Stored items:
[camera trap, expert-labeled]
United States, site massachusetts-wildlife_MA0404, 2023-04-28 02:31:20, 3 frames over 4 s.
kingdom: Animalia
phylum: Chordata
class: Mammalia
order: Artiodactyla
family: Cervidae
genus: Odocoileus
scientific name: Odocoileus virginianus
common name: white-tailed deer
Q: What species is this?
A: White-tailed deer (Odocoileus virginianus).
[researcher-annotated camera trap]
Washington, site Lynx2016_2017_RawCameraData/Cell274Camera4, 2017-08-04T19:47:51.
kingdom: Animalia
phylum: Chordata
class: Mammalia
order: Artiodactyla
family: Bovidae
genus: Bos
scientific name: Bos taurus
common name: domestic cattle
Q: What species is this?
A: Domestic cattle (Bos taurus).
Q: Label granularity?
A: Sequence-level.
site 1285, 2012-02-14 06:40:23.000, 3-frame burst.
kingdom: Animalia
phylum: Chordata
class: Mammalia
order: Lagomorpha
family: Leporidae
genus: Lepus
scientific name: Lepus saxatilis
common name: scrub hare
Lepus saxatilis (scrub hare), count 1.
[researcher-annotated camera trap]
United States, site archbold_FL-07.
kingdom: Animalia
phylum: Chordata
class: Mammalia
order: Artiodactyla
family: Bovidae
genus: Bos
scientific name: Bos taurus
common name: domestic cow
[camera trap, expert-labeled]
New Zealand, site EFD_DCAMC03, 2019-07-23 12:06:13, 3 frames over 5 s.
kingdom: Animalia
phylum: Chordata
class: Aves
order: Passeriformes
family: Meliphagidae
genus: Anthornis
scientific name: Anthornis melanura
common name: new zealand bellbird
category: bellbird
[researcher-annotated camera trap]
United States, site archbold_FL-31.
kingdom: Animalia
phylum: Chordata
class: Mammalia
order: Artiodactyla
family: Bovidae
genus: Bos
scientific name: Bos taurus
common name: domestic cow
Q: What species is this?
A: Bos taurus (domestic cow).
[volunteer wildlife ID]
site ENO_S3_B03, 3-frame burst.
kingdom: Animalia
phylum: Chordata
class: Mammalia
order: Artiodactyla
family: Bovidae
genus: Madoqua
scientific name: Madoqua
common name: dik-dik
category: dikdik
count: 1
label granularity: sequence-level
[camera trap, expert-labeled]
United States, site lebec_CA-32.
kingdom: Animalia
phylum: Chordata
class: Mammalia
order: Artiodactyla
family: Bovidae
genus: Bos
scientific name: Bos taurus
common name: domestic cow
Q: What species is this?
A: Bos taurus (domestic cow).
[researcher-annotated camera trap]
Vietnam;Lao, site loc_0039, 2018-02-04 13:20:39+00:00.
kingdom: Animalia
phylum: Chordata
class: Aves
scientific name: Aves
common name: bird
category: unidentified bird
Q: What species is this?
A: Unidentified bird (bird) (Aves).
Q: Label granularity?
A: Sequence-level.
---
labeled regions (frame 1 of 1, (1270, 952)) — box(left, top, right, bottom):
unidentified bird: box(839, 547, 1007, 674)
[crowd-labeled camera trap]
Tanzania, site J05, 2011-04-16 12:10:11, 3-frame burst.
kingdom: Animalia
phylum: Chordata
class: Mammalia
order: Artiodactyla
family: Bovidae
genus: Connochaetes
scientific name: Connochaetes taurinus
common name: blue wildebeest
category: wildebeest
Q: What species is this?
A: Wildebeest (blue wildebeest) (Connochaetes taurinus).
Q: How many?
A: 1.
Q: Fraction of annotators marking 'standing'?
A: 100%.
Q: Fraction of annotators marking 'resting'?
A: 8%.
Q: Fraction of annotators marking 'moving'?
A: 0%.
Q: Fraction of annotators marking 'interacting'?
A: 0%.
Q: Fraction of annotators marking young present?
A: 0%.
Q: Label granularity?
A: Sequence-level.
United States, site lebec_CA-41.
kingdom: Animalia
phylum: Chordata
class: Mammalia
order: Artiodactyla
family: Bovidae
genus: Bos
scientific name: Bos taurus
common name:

• What is needed: The answer must be every line from the records above that contains "marking".

• Exercise output:
Q: Fraction of annotators marking 'standing'?
Q: Fraction of annotators marking 'resting'?
Q: Fraction of annotators marking 'moving'?
Q: Fraction of annotators marking 'interacting'?
Q: Fraction of annotators marking young present?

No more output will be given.